Directions
(a) Rewrite the part of the helicopter-drop text that opens with the words "Bernanke created debt-free" and closes with "the debtor nation.", putting "federal government" in place of "Treasury".
(b) Write the next part of the helicopter-drop text, picking up after its final sentence.
-- Begin Provided text --
A Helicopter Drop That Missed Its Target

All this is far from the helicopter drop proposed by Ben Bernanke in 2002 as a quick fix for deflation. He told the Japanese, “The U.S. government has a technology, called a printing press (or, today, its electronic equivalent), that allows it to produce as many U.S. dollars as it wishes at essentially no cost.” Later in the speech he discussed “a money-financed tax cut,” which he said was “essentially equivalent to Milton Friedman’s famous ‘helicopter drop’ of money.” Deflation could be cured, said Professor Friedman, simply by dropping money from helicopters.

But there has been no cloudburst of money raining down on the people. The money has gotten only into the reserve accounts of banks. John Lounsbury, writing in Econintersect, observes that Friedman’s idea of a helicopter drop involved debt-free money printed by the government and landing in people’s bank accounts.

“He foresaw the money entering the economy through bank deposits, not through bank reserves which was the pathway available to Bernanke. . . . [W]hen Ben Bernanke fired up his helicopter engines he took the only path available to him.”

Bernanke created debt-free money and bought government debt with it, returning the interest to the Treasury. The result was interest-free credit, a good deal for the government. But the problem, says Lounsbury, is that:

The helicopters dropped all the money into a hole in the ground (excess reserve accounts) and very little made its way into the economy. It was essentially a rearrangement of the balance sheets of the creditor nation with little impact on the debtor nation.

. . . The fatal flaw of QE is that it delivers money to the accounts of the creditors and does nothing for the accounts of the debtors. Bad debts remain unserviced and the debt crisis continues.

Thinking Outside the Box

Ben Bernanke Fed Chief

Ben Bernanke
Fed Chief

Bernanke delivered the money to the creditors because that was all the Federal Reserve Act allowed. If the Fed is to fulfill its mandate, it clearly needs more tools; and that means amending the Act. Harvard professor Ken Rogoff, who spoke at the November 2013 IMF conference before Larry Summers, suggested several possibilities; and one was to broaden access to the central bank, allowing anyone to have an ATM at the Fed.
-- End Provided text --
-- Begin Stored data --
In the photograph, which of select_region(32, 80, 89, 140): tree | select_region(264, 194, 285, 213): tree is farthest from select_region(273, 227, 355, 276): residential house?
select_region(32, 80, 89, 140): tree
-- End Stored data --
Final answers
(a)
Bernanke created debt-free money and bought government debt with it, returning the interest to the federal government. The result was interest-free credit, a good deal for the government. But the problem, says Lounsbury, is that:

The helicopters dropped all the money into a hole in the ground (excess reserve accounts) and very little made its way into the economy. It was essentially a rearrangement of the balance sheets of the creditor nation with little impact on the debtor nation.

(b)
Rajiv Sethi, Barnard/Columbia Professor of Economics, expanded on this idea in a blog titled “The Payments System and Monetary Transmission.” He suggested making the Federal Reserve the repository for all deposit banking. This would make deposit insurance unnecessary; it would eliminate the need to impose higher capital requirements; and it would allow the Fed to implement monetary policy by targeting debtor rather than creditor balance sheets. Instead of returning its profits to the Treasury, the Fed could do a helicopter drop directly into consumer bank accounts, stimulating demand in the consumer economy.

John Lounsbury expanded further on these ideas. He wrote in Econintersect that they would open a pathway for investment banking and depository banking to be separated from each other, analogous to that under Glass-Steagall. Banks would no longer be too big to fail, since they could fail without destroying the general payment system of the economy. Lounsbury said the central bank could operate as a true public bank and repository for all federal banking transactions, and it could operate in the mode of a postal savings system for the general populace.

Earlier Central Bank Ventures into Commercial Lending

That sounds like a radical departure today, but the Fed has ventured into commercial banking before. In 1934, Section 13(b) was added to the Federal Reserve Act, authorizing the Fed to “make credit available for the purpose of supplying working capital to established industrial and commercial businesses.” This long-forgotten section was implemented and remained in effect for 24 years. In a 2002 article on the Minneapolis Fed’s website called “Lender of More Than Last Resort,” David Fettig noted that 13(b) allowed Federal Reserve banks to make loans directly to any established businesses in their districts, and to share in loans with private lending institutions if the latter assumed 20 percent of the risk. No limitation was placed on the amount of a single loan.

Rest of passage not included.